Author Interview - Joshilyn Jackson | Book Character I’d Like to be Stuck in an Elevator With
The moment I knew I wanted to become an author:
I have no memory of this. Always. My mom has books I wrote at three. She published them for me using the Stapler and Crayola method.
Hardback, paperback, ebook or audiobook:
Hardbacks are for keeper shelf books. I want them signed or not at all!
Paperbacks are the literal best. All the sensory pleasures of paper + portable.
Audio is wholly reader and genre dependent, for me. It's my favorite way to “read” thrillers and mysteries, if I like the voice. I need a big fast engine of a plot or I get sleepy.
The last book I read:
I am a super eclectic reader. On paper, the last book I read was You Are Here by Karin Lin-Greenberg. I loved it and would highly recommend it to book clubs because there is a lot to talk about. It’s a multi-voiced ensemble piece set in and around a dying mall.
I am almost through God of the Woods on audio. Holy cats! Gothic undertones, a missing girl, and the reader has a cracky, low voice and impeccable timing. It’s worth the libro-fm credit, believe me.
Author Interview - Joshilyn Jackson | The Last Book I Read
Pen & paper or computer:
Computer! I revise more than I draft, so much so that I wouldn’t have completed a novel yet back in the pen and paper days. Well, not unless I had a gaggle of convenient sisters like Melville to recopy pages with my notes and changes. Over and over.
Book character I think I’d be best friends with:
Sunny from SHINE SHINE SHINE by Lydia Netzer. Post-wig-loss, though. Pre-wig I would have found her intimidating and dull at the same time. Bald Sunny is never boring, is she?
Author Interview - Joshilyn Jackson | Book Character I’d be Best Friends With
If I weren’t an author, I’d be a:
A scuba dive instructor. :)
Favorite decade in fashion history:
I am not a clothes person. I have a uniform—jeans, black T, black cardigan—and if I have to be presentable I swap the jeans for a colorful skirt or the T for a colorful floral T, leaving the other two pieces the same.
That said, I love movies set in the Regency period. Yes to the clothes. I love when Hollywood goes all unhinged and throws accuracy out the window, too. Regency ala Bridgerton? Sure. Put more lace on. Get the wig bigger. I will be here in my cardigan eating popcorn and never lacing a single corset!
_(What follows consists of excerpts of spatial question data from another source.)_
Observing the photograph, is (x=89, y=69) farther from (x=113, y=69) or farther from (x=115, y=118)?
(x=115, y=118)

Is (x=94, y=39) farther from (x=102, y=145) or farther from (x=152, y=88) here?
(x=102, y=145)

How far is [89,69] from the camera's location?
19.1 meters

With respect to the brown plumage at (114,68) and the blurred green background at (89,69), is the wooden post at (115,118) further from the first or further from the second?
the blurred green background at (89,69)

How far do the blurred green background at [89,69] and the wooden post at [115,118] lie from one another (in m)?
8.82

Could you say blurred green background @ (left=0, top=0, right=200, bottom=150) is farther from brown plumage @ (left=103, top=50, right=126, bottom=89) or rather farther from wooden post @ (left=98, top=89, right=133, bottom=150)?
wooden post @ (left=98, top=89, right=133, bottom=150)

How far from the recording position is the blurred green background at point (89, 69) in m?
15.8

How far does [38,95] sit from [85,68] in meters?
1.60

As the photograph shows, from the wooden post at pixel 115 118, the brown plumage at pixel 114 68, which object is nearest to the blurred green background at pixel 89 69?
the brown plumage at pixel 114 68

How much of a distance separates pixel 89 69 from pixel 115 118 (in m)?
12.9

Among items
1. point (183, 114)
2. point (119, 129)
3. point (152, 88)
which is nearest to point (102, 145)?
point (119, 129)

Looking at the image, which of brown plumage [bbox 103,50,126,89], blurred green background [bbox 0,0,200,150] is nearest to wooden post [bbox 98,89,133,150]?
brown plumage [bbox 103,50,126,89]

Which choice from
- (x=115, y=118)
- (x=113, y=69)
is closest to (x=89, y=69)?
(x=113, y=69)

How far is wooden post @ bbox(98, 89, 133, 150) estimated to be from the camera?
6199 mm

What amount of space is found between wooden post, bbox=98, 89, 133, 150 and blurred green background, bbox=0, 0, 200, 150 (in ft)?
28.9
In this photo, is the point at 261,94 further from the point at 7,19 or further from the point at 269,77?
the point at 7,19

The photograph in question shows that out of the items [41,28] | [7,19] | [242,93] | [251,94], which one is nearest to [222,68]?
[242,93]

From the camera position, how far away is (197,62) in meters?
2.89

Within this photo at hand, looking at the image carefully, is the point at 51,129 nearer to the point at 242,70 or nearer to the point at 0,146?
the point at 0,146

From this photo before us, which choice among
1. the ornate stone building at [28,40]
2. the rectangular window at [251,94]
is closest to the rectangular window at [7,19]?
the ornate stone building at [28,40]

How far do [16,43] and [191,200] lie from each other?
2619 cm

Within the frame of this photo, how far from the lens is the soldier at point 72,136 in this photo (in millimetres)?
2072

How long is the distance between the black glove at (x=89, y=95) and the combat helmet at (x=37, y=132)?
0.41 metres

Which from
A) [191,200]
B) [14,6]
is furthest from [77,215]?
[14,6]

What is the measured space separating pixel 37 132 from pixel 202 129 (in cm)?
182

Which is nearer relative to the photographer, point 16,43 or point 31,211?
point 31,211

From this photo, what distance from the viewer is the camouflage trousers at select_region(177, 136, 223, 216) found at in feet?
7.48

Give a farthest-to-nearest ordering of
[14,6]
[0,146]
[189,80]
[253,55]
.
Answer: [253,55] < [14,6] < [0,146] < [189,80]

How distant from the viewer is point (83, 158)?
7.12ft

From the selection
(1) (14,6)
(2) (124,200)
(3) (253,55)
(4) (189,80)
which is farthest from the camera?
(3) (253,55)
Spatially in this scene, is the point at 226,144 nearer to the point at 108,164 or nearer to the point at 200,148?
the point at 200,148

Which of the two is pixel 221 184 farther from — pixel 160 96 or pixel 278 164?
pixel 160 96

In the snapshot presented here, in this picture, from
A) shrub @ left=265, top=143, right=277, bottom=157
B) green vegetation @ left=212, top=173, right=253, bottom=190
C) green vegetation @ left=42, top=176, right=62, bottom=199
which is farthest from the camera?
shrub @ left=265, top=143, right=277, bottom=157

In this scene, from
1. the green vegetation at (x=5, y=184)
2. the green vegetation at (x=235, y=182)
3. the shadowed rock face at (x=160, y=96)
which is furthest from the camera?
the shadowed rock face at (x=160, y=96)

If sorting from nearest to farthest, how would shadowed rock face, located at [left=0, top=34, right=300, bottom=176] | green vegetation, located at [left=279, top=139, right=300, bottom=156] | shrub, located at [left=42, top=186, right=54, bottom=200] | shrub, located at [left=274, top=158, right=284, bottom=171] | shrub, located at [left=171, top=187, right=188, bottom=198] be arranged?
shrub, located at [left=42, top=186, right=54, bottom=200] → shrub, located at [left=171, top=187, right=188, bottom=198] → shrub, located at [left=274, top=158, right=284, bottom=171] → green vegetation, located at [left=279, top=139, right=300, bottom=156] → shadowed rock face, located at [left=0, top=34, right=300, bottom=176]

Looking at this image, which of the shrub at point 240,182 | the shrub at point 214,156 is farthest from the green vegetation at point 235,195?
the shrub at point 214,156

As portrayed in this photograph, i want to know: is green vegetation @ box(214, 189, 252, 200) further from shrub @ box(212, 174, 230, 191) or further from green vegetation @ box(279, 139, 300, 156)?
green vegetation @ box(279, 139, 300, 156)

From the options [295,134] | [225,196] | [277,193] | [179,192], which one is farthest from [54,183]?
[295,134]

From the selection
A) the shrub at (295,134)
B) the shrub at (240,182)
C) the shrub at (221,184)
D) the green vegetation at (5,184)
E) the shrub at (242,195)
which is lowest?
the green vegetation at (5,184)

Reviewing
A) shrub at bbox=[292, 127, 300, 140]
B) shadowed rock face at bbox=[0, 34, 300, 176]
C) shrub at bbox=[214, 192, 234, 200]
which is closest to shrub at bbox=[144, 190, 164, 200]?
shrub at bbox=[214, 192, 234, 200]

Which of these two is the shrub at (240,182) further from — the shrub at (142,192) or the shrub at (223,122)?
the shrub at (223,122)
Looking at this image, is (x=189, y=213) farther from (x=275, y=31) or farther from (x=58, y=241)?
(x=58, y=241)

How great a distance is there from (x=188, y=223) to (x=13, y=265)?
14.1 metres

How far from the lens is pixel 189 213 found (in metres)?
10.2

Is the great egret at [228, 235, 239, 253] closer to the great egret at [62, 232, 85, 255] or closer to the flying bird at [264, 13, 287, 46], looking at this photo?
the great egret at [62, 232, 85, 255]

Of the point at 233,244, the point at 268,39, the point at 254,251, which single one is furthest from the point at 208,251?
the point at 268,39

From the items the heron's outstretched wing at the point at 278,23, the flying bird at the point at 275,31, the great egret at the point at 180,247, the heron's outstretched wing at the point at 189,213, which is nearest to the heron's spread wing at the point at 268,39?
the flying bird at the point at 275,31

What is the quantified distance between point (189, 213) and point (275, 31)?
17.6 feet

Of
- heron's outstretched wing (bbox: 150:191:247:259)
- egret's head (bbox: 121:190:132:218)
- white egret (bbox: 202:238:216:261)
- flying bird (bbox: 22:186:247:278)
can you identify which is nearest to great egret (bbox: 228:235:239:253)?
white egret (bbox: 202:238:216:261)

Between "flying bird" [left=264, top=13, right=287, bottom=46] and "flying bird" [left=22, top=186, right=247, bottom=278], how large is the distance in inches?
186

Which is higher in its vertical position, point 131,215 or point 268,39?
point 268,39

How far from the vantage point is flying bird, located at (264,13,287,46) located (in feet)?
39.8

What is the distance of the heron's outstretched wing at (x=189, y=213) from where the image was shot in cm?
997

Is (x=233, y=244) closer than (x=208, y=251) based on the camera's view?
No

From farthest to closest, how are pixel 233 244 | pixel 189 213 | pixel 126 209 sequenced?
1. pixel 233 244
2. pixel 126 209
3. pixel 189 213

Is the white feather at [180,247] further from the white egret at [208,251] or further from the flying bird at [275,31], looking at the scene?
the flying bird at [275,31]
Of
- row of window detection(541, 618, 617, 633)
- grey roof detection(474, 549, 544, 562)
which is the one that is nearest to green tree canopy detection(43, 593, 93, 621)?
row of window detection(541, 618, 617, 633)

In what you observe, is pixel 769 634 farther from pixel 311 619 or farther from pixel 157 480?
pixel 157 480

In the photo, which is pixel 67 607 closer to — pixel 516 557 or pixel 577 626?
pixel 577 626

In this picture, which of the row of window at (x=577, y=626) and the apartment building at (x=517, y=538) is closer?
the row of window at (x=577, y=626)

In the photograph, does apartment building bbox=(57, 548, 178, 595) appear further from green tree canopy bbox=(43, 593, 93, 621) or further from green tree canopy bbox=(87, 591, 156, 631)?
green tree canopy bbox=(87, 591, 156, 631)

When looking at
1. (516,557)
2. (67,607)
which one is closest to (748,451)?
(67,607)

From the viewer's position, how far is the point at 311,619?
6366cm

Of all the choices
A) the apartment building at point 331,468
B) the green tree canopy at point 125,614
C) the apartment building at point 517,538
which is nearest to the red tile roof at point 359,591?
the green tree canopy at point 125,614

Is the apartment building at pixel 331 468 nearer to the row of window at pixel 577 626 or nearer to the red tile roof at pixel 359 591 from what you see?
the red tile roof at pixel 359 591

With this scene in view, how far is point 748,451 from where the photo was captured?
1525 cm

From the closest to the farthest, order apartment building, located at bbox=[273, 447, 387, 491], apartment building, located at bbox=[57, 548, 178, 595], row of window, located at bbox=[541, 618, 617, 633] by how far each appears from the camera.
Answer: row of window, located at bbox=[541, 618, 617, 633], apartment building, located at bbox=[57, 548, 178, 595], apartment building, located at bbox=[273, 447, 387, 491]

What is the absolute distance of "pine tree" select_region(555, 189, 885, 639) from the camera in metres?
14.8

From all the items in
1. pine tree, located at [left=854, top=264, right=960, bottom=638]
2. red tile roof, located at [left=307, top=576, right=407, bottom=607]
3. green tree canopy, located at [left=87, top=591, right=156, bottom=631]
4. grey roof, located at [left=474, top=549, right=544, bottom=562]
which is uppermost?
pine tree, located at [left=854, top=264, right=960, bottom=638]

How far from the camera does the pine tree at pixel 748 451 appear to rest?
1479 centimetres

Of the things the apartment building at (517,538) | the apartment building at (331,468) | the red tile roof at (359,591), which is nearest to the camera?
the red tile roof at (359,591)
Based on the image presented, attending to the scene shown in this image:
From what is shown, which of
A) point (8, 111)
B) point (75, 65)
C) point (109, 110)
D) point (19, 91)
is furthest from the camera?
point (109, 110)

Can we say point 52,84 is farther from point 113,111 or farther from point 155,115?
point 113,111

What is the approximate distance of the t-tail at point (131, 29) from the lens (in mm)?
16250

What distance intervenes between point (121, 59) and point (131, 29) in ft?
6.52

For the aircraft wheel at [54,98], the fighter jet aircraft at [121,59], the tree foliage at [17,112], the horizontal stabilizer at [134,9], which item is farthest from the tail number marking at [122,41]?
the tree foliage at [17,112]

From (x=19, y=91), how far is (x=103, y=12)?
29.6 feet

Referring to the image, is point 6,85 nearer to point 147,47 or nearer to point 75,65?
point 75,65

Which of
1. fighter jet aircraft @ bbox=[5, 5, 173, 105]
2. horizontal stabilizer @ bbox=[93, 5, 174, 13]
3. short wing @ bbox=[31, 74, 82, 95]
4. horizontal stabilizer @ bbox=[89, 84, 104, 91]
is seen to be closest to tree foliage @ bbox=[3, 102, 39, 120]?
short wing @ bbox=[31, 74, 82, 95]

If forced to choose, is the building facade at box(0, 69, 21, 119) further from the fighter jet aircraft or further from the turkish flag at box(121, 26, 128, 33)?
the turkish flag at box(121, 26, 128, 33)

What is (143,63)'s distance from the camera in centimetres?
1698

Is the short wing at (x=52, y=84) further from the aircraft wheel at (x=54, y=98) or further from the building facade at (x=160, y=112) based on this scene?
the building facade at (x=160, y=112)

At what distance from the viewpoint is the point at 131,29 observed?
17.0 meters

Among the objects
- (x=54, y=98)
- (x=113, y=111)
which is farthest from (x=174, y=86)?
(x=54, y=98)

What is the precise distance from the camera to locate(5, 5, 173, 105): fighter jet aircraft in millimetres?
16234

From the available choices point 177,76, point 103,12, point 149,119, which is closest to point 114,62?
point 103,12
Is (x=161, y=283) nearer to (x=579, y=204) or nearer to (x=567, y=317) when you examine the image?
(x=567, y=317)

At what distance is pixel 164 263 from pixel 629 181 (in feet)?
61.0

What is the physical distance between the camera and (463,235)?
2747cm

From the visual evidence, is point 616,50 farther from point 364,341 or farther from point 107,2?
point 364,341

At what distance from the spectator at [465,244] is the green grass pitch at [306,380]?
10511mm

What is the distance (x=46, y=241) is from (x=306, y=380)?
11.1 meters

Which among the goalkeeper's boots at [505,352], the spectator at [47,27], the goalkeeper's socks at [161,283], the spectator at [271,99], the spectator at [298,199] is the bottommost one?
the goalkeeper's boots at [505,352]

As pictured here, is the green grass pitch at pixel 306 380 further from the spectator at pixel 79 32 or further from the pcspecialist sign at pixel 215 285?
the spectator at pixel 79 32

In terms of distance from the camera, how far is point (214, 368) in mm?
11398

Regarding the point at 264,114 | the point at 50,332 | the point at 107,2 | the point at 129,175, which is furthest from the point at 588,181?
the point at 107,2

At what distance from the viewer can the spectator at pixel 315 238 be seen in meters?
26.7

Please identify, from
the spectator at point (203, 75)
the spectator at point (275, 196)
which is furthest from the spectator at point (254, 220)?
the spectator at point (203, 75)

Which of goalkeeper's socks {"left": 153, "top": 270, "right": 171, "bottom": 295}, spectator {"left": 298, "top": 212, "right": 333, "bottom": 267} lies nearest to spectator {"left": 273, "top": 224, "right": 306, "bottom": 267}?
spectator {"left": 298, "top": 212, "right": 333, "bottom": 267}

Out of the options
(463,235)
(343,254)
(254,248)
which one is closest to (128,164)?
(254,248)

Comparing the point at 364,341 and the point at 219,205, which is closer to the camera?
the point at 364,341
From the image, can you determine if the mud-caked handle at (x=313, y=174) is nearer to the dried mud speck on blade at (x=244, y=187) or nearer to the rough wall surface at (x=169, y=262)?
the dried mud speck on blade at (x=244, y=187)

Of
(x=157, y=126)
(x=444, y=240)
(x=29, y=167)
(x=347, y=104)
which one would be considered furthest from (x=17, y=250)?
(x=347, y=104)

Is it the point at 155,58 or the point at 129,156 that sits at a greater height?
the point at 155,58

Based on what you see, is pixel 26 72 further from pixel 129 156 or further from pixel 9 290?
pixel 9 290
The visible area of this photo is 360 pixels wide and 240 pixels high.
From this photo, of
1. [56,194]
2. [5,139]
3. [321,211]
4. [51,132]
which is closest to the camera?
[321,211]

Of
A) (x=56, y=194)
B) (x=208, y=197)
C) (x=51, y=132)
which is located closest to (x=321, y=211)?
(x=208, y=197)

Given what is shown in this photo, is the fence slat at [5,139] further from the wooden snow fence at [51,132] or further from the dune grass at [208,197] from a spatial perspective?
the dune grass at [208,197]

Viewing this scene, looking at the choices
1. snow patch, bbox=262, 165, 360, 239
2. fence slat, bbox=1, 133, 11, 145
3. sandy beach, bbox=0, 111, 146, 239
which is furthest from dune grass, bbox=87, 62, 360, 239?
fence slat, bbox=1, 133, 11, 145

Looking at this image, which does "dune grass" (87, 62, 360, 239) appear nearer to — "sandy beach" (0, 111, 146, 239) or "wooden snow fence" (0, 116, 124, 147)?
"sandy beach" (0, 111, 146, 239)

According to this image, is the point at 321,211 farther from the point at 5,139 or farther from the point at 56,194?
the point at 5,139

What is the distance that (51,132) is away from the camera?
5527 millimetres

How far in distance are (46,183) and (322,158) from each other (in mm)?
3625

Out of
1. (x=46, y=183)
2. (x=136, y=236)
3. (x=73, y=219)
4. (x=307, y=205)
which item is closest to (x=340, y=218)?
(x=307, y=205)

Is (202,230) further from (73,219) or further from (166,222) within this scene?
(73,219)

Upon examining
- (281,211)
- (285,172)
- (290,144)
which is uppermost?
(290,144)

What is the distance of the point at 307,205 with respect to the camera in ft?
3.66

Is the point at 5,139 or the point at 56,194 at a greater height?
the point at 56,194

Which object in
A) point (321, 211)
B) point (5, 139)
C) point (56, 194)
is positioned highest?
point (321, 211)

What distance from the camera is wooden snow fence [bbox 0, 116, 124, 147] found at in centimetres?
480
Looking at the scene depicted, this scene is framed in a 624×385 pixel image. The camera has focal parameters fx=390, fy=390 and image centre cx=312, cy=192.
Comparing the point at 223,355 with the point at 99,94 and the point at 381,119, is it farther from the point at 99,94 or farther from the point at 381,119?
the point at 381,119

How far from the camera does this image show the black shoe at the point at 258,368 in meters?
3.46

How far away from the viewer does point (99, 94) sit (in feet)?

Place I’d most like to travel:
Galapagos. For the scuba diving!
My signature drink:
I am a former bartender, so it changes as I try new things. My current fave is a floral gin-based take on the Last Word, a classic prohibition tipple. I named it the Lady Meadowyn, and it appears in MISSING SISTER. Careful readers can likely learn to make it.
Favorite artist:
I love fauvism. Especially the kind with people or animals (as opposed to landscapes or objects). Give me Henri Matisse’s goats and flying violinists. Give me satiated ladies in abandoned poses ala Emilie Charmy. Slap the paint on thick and keep the colors vibrant. The movement was brief and beautiful and thus named because it means wild beasts in French.
Number one on my bucket list:
I want to see Pompeii. Not just for the dirty murals. (But I really want to see the dirty murals.)
Find more from the author:
https://www.facebook.com/JoshilynJackson
https://www.instagram.com/joshilyn_jackson/
About Joshilyn Jackson:
Joshilyn Jackson
Joshilyn Jackson is the New York Times and USA Today bestselling author of eleven other novels, including Gods in Alabama and Never Have I Ever. Her books have been translated into more than a dozen languages. Jackson is also a former actor and an award-winning audiobook narrator. A recent expat from the American South, she and her family have settled in upstate New York.